CyberGuard's Webwasher Jumps on Java Vulnerability; Vulnerability Via Sun's Java Virtual Machine Will Not Be Closed Short Term

Business Wire, Nov 23, 2004

BOCA RATON, Fla. -- A vulnerability in an application that is present on most desktop computers poses a significant security threat because it will not be closed by the usual Microsoft update process, according to security experts at Webwasher, a subsidiary of CyberGuard Corporation, (Nasdaq:CGFW), a provider of proven, intelligent, security solutions that protect business-critical assets at global 2,000 organizations and government entities worldwide. However, proactive filtering technology, which is included in the newest versions of Webwasher Content Security Management (CSM), protects users from the vulnerability discovered in Sun Microsystem's Java Virtual Machine (VM).

"Java VM is used extensively by many online services such as maps or chat portals," said Horst Joepen, CEO of CyberGuard's Webwasher subsidiary. "This vulnerability could have a major impact on most enterprises since even those with strict security policies do not usually forbid the download or use of Java."

Joepen explained that the vulnerability was available as a "proof of concept" code at this point and there had been no outbreak of a virus or worm as yet. But he added that once a vulnerability of this magnitude is exposed, it is usually not long before the vulnerability is exploited.

"Most PCs are vulnerable, since Java VM is downloaded when users try to access Web sites that check for a Java VM and then ask the user to automatically install it," Joepen said. "Since the Sun Java VM is not part of Windows, Microsoft patches won't help."

Joepen explained that Webwasher's proactive filtering offers protection against the Java VM vulnerability as well as against a class of "thinkable" virus attacks which use a similar approach. Proactive detection can replace hundreds or thousands of virus patterns that will need to be developed. It adds new schemes of attack to its proactive technology as vulnerabilities become known, instead of having to wait for a virus to hit and its pattern to be identified. Joepen pointed to two recent examples where proactive filtering protected customers from the first minute of a new attack:

--JPEG IE buffer overrun vulnerability (Sept. 12)

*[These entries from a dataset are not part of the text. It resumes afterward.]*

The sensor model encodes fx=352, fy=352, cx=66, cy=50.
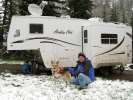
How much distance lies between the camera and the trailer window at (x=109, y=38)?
1784 centimetres

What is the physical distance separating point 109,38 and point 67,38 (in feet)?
7.57

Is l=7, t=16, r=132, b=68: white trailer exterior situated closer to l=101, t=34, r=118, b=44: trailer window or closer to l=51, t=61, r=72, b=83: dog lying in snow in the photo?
l=101, t=34, r=118, b=44: trailer window

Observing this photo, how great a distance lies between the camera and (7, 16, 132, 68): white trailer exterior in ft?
54.4

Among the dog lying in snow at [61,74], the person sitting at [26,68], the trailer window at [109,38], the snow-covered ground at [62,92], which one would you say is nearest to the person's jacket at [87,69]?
the snow-covered ground at [62,92]

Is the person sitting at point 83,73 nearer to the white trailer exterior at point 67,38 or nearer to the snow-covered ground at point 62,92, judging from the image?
the snow-covered ground at point 62,92

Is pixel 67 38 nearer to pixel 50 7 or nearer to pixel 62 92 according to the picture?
pixel 62 92

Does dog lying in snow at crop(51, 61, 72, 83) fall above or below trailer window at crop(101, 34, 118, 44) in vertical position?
below

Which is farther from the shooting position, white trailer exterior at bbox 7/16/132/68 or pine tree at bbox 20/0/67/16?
pine tree at bbox 20/0/67/16

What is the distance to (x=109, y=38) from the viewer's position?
1820cm

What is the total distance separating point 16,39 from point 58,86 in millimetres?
5662

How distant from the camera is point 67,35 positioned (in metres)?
17.4

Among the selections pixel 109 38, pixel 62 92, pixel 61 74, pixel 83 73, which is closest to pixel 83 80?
pixel 83 73

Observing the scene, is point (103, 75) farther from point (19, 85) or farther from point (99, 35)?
point (19, 85)

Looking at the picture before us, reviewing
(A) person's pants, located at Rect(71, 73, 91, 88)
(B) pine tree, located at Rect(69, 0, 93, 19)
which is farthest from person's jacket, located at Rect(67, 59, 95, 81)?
(B) pine tree, located at Rect(69, 0, 93, 19)
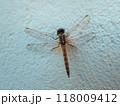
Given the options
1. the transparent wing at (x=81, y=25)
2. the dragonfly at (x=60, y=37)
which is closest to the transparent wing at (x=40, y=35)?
the dragonfly at (x=60, y=37)

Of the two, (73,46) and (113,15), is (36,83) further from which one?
(113,15)

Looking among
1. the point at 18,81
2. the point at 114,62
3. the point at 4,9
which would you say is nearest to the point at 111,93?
the point at 114,62

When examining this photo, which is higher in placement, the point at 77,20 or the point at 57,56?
the point at 77,20

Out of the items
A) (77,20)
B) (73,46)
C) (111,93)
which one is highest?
(77,20)

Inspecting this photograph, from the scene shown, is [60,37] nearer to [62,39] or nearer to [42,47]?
[62,39]

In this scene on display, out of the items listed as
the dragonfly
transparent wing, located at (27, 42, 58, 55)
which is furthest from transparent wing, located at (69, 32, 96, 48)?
transparent wing, located at (27, 42, 58, 55)

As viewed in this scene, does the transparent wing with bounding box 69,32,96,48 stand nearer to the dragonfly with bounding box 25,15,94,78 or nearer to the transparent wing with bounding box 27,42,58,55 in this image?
the dragonfly with bounding box 25,15,94,78

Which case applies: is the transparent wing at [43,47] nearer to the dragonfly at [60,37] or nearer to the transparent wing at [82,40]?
the dragonfly at [60,37]

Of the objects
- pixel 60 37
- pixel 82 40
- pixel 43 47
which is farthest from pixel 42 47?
pixel 82 40
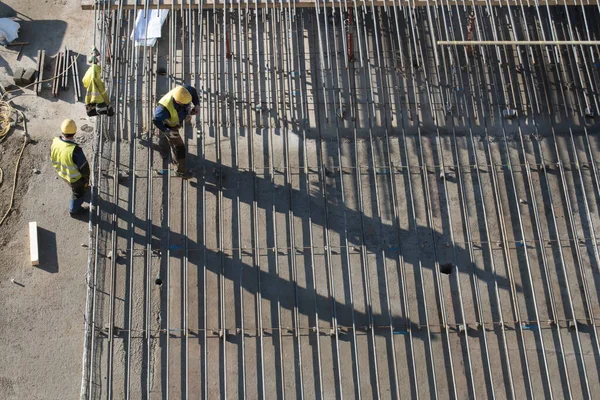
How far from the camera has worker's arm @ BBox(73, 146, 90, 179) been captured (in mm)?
9855

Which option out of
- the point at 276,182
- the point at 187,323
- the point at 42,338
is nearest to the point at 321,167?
the point at 276,182

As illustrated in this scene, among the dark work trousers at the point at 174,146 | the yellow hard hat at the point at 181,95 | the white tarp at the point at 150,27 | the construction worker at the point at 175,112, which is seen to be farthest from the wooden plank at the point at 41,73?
the yellow hard hat at the point at 181,95

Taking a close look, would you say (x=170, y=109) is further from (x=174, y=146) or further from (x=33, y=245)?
(x=33, y=245)

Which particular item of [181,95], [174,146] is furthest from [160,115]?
[174,146]

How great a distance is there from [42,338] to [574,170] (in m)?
9.85

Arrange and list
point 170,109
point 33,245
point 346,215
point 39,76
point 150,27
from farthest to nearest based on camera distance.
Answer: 1. point 150,27
2. point 39,76
3. point 346,215
4. point 33,245
5. point 170,109

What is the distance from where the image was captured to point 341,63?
1231 cm

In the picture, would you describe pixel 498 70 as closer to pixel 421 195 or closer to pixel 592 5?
pixel 592 5

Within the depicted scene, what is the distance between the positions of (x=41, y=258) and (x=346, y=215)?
5361 mm

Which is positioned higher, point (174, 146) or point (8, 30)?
point (8, 30)

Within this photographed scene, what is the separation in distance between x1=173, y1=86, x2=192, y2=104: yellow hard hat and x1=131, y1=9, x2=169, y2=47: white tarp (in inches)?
101

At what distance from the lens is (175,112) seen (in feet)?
32.8

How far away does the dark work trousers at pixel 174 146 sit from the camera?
10.2 meters

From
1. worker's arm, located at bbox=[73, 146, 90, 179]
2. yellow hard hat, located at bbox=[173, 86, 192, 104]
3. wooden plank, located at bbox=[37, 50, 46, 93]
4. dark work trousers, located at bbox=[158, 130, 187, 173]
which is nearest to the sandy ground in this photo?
wooden plank, located at bbox=[37, 50, 46, 93]
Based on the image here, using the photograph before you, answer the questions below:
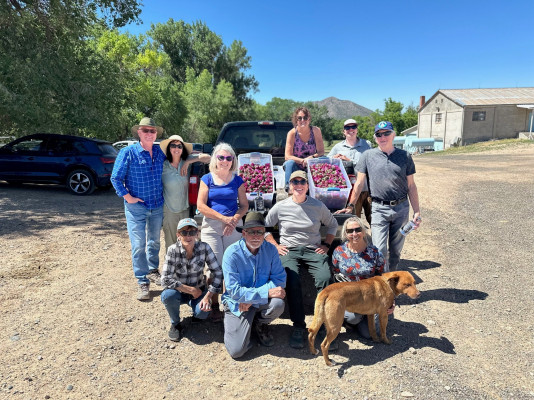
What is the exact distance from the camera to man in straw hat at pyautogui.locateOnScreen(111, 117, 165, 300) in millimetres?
4094

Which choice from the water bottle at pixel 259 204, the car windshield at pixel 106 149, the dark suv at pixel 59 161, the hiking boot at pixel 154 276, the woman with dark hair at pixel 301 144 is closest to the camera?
the water bottle at pixel 259 204

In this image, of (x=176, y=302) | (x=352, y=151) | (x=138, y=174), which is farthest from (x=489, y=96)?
(x=176, y=302)

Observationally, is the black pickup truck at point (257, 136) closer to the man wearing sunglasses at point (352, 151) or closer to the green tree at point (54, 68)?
the man wearing sunglasses at point (352, 151)

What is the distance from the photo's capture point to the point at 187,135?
37.2 meters

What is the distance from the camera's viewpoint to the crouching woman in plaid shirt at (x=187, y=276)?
3465mm

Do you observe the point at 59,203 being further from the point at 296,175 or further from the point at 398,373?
the point at 398,373

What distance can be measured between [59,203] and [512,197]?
12747 mm

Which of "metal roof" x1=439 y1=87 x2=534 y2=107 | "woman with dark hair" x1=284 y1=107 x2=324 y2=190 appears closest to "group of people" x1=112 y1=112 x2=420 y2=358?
"woman with dark hair" x1=284 y1=107 x2=324 y2=190

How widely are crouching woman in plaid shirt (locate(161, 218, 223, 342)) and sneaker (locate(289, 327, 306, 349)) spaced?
829 mm

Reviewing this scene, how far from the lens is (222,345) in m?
3.43

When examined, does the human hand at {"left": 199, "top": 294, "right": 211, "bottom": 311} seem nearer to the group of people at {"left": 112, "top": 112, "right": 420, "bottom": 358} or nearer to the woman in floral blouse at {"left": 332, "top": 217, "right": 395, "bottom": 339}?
the group of people at {"left": 112, "top": 112, "right": 420, "bottom": 358}

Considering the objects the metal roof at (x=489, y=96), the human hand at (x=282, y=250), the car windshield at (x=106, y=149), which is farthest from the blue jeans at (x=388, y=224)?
the metal roof at (x=489, y=96)

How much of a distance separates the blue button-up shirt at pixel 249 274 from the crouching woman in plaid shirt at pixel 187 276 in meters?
0.26

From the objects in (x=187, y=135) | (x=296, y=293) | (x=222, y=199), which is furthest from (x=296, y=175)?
(x=187, y=135)
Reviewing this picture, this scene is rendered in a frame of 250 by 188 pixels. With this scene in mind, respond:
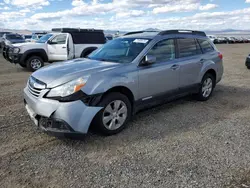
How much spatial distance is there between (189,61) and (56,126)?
10.8 feet

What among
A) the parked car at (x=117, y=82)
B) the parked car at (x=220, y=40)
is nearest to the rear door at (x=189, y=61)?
the parked car at (x=117, y=82)

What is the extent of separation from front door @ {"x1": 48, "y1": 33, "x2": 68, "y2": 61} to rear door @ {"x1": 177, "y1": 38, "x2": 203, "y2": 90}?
751 centimetres

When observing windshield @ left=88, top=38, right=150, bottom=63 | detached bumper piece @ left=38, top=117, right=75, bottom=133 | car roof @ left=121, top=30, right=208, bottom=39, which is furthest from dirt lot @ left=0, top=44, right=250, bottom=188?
car roof @ left=121, top=30, right=208, bottom=39

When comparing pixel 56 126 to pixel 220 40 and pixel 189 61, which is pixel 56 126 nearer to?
pixel 189 61

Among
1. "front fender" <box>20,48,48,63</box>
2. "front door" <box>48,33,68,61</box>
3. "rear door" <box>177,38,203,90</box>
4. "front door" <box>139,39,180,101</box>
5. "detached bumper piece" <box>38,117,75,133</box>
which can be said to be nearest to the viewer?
"detached bumper piece" <box>38,117,75,133</box>

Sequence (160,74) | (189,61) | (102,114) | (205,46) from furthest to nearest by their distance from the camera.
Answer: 1. (205,46)
2. (189,61)
3. (160,74)
4. (102,114)

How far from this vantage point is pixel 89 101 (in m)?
3.72

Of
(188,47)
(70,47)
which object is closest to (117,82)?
(188,47)

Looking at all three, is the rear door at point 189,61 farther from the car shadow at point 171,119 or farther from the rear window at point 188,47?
the car shadow at point 171,119

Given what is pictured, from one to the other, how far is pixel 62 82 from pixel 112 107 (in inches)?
35.5

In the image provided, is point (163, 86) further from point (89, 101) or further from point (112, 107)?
point (89, 101)

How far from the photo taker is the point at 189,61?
5.52 meters

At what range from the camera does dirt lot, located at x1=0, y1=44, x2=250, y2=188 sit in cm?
298

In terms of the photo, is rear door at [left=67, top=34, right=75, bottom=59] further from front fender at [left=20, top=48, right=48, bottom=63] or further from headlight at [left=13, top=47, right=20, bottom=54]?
headlight at [left=13, top=47, right=20, bottom=54]
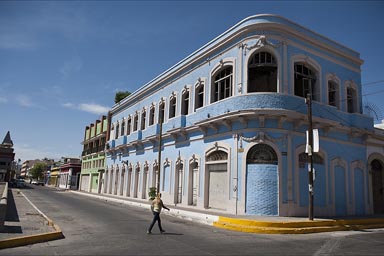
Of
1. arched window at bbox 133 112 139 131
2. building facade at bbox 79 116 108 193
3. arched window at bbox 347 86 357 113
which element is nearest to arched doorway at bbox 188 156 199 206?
arched window at bbox 347 86 357 113

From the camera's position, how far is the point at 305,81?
1994 cm

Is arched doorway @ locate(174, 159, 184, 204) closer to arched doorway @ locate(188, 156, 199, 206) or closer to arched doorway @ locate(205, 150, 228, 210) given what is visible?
arched doorway @ locate(188, 156, 199, 206)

--Sober.I attack (Nov. 19)

Proactive filtering technology in Webwasher version 5.1 protects against malicious files and is part of Webwasher Antivirus and Webwasher Content Protection products.

About CyberGuard Corporation

CyberGuard Corporation (Nasdaq:CGFW) provides proven, intelligent, security solutions that protect business-critical information assets of Global 2,000 companies and government entities worldwide. The company's firewall/VPN, Total Stream Protection(TM), Global Command Center(TM) and Webwasher(R) product suites comprise a comprehensive, integrated security system, which offers highly adaptive, scalable solutions that intelligently guard against network intrusion and content-based vulnerabilities, detecting and eliminating security threats in real-time for performance optimization. CyberGuard has deployed more than 250,000 products in companies around the world to maintain the health and integrity of their enterprises. Headquartered near Boca Raton, Florida, the company has branch offices and training centers around the globe and can be located on the World Wide Web at http://www.cyberguard.com.

Forward-Looking Statement

This press release contains forward-looking statements that involve certain risks, uncertainties and factors, including without limitation, those described in the Company's filings with the Securities and Exchange Commission that may cause the Company's future actual results to materially differ from the Company's current expectations. The Company assumes no obligation to update any forward-looking statements.

CyberGuard(R) and Webwasher(R) are registered trademarks and Total Stream Protection(TM) and Global Command Center(TM) are trademarks of CyberGuard Corporation. All other trademarks are property of their respective owners.